__TUGAS YANG DIKERJAKAN__:
A - Tentukan apakah setiap pernyataan berikut sesuai dengan artikel tentang revisi UU Pilkada, lalu jawab ya atau tidak dengan mengutip kata-kata penentunya dari artikel tersebut: (i) Made Supriatma adalah peneliti ISEAS–Yusof Ishak Institute; (ii) Prabowo adalah ketua umum Gerindra; (iii) Habiburokhman disebut sebagai petinggi Partai Demokrat.
B - Sambung artikel tentang revisi UU Pilkada mulai dari kalimat terakhir yang dimuatnya.

__TEKS BACAAN__:
------------

Konten Media Partner

Kisruh Revisi UU Pilkada Disebut Beri Momentum bagi Prabowo untuk Melepaskan Diri dari Bayang-Bayang Jokowi — ‘Tidak Boleh Ada Matahari Kembar’

27 Agustus 2024 12:40 WIB
comment
0
sosmed-whatsapp-white
copy-link-circle
more-vertical

Kisruh Revisi UU Pilkada Disebut Beri Momentum bagi Prabowo untuk Melepaskan Diri dari Bayang-Bayang Jokowi — ‘Tidak Boleh Ada Matahari Kembar’

Presiden terpilih Prabowo Subianto mencoba mengambil untung dari kekisruhan revisi UU Pilkada, kata pengamat. Saat sebagian masyarakat menyudutkan Presiden Jokowi dan keluarganya, Prabowo dan partai pendukungnya disebut mencaplok peluang untuk tampil bak pahlawan. Dia juga dianggap pengamat memanfaatkan momentum untuk melepaskan diri dari bayang-bayang Jokowi. Benarkah hubungan Prabowo-Jokowi telah retak?
Di hari-hari setelah aksi unjuk rasa di berbagai kota untuk menolak revisi kilat UU Pilkada, petinggi Partai Gerindra seperti Sufmi Dasco Ahmad dan Habiburokhman muncul di publik dengan pernyataan dan aksi yang seakan berusaha merebut simpati masyarakat, kata pengamat.
Prabowo sebagai ketua umum Gerindra dan presiden terpilih pun sempat menyentil mereka yang “haus dengan kekuasaan”, dan bagaimana kekuasaan “hendak dibeli”.
Itu semua terjadi di tengah derasnya hujatan kepada Presiden Jokowi dan keluarganya setelah batalnya revisi UU Pilkada.
Pengamat menilai Gerindra seakan “lupa ingatan” bahwa mereka juga ikut bertanggung jawab terhadap kekisruhan yang terjadi dan membiarkan narasi berkembang bahwa semua salah Jokowi.
Prabowo pun disebut memanfaatkan momentum untuk mulai mengambil jarak dari Jokowi, yang selama ini tampak mendukungnya hingga memenangkan pemilu presiden.
“Satu-satunya orang yang benar-benar diuntungkan oleh situasi ini sebenarnya adalah Prabowo,” ujar Made Supriatma, peneliti ISEAS–Yusof Ishak Institute.

------------

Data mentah
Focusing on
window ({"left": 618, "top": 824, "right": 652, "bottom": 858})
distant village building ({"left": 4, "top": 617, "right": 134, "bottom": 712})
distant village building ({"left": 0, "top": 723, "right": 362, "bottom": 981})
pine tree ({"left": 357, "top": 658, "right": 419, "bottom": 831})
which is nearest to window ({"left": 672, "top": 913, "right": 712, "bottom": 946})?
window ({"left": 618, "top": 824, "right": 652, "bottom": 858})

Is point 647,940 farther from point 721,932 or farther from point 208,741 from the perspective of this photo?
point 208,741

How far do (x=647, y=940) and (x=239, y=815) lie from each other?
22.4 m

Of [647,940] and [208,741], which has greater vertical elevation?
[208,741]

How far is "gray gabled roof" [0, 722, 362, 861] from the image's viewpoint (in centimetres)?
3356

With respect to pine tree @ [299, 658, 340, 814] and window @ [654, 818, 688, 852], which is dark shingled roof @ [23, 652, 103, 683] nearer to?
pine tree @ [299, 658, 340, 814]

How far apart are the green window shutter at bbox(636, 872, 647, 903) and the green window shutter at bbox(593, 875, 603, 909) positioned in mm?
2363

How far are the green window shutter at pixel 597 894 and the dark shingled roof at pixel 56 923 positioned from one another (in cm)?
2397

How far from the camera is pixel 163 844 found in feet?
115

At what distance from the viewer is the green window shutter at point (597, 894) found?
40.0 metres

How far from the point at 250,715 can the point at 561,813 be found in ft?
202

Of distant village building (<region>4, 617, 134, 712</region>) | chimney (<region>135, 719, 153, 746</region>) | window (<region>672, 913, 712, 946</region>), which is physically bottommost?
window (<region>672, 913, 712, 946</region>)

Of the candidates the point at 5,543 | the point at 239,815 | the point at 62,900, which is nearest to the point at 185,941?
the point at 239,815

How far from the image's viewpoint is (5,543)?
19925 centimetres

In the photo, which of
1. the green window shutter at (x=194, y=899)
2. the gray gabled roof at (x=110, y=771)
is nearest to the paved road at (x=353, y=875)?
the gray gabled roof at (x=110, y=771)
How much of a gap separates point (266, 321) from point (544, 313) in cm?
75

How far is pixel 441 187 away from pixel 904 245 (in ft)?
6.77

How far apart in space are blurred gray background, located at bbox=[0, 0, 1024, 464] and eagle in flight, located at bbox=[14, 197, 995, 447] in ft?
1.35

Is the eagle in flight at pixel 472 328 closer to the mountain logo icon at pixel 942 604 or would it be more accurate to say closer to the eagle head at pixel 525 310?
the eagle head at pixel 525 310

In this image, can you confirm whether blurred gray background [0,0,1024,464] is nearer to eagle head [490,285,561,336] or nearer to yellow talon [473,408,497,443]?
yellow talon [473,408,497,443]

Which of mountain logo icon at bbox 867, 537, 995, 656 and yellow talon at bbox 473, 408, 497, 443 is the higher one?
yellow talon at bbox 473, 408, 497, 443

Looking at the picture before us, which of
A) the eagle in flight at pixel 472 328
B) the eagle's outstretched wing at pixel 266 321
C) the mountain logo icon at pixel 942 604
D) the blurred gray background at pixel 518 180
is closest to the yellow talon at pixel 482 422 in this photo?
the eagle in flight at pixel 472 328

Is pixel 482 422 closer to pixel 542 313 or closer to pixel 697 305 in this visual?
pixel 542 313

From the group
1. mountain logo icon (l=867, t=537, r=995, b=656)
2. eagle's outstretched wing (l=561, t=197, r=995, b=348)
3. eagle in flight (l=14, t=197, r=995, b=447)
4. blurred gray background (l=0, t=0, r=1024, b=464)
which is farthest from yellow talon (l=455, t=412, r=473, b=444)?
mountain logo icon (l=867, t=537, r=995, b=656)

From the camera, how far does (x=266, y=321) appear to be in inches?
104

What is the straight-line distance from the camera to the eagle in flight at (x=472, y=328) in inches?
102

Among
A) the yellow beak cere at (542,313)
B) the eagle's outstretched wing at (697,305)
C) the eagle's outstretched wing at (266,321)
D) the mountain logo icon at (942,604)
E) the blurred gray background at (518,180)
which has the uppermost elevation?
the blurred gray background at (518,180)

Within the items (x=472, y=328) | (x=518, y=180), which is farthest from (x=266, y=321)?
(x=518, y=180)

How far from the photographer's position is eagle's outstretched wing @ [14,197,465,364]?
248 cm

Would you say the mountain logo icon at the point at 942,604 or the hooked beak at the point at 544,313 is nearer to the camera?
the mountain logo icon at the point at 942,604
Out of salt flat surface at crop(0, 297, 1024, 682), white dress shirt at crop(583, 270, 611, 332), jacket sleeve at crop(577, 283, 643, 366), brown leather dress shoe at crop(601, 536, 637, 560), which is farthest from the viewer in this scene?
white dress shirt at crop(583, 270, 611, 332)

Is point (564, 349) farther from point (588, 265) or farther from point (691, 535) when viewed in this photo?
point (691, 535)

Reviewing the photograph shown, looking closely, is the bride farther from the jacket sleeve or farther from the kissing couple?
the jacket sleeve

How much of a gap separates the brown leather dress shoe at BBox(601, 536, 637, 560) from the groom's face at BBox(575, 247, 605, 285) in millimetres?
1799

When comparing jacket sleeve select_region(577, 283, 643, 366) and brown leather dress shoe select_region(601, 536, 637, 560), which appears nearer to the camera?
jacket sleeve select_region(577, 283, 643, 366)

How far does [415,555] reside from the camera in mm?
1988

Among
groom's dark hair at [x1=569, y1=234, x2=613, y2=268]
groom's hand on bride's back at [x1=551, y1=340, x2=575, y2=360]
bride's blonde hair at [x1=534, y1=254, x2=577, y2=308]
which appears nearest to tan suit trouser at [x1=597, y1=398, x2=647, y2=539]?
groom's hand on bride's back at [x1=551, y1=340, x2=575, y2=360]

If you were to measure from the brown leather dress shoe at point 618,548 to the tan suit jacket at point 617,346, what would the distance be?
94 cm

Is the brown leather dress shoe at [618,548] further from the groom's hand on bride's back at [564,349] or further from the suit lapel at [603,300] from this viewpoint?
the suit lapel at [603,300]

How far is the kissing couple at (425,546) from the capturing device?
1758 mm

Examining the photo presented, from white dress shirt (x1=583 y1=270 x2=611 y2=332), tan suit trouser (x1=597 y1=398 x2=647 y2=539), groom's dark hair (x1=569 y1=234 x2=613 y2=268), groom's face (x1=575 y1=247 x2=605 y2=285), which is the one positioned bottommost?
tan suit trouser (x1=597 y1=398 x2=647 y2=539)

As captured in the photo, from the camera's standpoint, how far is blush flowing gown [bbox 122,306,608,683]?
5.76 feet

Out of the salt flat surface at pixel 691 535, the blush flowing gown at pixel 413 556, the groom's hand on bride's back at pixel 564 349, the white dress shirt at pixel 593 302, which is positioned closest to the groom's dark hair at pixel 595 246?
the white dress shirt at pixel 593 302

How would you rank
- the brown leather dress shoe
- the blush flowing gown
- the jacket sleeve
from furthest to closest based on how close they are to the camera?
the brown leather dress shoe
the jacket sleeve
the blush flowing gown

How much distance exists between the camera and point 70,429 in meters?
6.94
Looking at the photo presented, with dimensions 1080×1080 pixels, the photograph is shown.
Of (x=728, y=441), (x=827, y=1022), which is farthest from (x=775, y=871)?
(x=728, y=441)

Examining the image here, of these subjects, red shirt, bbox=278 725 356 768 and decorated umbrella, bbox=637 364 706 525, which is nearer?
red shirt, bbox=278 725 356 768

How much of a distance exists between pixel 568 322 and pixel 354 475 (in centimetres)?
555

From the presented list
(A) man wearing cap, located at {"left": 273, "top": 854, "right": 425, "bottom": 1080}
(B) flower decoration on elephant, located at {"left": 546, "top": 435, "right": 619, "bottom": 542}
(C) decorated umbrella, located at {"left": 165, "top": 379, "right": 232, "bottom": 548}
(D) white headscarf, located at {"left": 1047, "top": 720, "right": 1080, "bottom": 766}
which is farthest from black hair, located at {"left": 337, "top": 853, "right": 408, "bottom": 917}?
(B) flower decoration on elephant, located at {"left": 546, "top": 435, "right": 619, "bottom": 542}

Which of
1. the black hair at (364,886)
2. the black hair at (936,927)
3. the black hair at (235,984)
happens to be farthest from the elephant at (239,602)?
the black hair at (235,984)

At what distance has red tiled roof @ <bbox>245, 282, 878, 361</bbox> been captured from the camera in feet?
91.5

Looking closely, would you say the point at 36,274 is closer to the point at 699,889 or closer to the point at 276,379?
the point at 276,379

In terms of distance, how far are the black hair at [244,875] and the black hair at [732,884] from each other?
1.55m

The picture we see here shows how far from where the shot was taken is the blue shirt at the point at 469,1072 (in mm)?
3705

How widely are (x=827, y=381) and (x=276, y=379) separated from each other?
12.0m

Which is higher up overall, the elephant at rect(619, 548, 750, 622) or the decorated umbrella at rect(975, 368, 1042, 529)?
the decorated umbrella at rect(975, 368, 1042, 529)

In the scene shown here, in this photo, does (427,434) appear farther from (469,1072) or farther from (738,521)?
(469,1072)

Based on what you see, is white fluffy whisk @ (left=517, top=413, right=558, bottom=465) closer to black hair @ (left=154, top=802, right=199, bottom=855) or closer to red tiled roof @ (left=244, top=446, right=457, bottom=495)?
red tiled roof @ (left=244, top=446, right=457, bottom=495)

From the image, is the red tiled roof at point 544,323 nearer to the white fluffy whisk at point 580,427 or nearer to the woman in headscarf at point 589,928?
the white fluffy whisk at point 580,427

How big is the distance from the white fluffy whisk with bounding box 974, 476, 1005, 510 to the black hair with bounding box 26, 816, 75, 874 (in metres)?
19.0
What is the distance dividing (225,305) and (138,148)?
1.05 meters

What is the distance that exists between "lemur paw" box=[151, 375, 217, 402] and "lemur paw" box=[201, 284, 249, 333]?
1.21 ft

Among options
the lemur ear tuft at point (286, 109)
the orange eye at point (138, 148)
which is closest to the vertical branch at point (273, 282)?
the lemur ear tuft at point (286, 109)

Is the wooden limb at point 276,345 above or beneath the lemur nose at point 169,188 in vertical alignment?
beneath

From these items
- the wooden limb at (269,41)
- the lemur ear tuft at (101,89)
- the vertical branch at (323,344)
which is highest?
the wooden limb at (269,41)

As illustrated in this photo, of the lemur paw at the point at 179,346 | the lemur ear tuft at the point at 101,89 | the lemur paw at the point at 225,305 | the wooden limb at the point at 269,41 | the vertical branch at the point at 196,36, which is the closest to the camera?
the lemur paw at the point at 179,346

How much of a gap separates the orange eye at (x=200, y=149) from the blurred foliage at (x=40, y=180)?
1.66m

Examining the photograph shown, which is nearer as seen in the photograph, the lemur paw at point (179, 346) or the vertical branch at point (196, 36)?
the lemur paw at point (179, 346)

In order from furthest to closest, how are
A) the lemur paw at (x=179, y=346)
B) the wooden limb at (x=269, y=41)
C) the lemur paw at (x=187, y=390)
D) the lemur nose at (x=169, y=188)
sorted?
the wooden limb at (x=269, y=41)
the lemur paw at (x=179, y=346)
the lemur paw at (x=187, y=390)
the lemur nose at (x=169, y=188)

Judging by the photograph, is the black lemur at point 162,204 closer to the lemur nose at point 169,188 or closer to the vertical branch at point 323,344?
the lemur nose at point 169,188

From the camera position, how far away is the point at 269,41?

------------

__JAWABAN YANG DIHARAPKAN__:
A -
(i) Ya: "ujar Made Supriatma, peneliti ISEAS–Yusof Ishak Institute."
(ii) Ya: "Prabowo sebagai ketua umum Gerindra dan presiden terpilih"
(iii) Tidak: "petinggi Partai Gerindra seperti Sufmi Dasco Ahmad dan Habiburokhman"

B -
Kubu Prabowo dan pihak istana sepakat melempar narasi bahwa isu keretakan hubungan Prabowo-Jokowi adalah upaya pihak tertentu untuk mengadu domba mereka untuk menghambat agenda keberlanjutan pemerintahan.

Balik arah dalam sehari

Selasa (20/08), Mahkamah Konstitusi menerbitkan dua putusan terkait uji materi UU Pilkada yang diajukan Partai Buruh dan Partai Gelora.
Putusan pertama intinya membolehkan partai politik dengan perolehan suara antara 6,5% dan 10% dari daftar pemilih tetap di satu daerah untuk mencalonkan kepala daerah.
Sebelumnya, ambang batas pencalonan kepala daerah adalah 20% kursi DPRD atau 25% suara sah di daerah tersebut.
Putusan kedua menegaskan syarat usia minimal 30 tahun untuk calon gubernur dan wakil gubernur harus dipenuhi saat penetapan pasangan calon oleh Komisi Pemilihan Umum (KPU), bukan saat pelantikan pasangan terpilih.
Ini bertentangan dengan putusan Mahkamah Agung pada 4 Juni 2024 yang menyatakan sebaliknya.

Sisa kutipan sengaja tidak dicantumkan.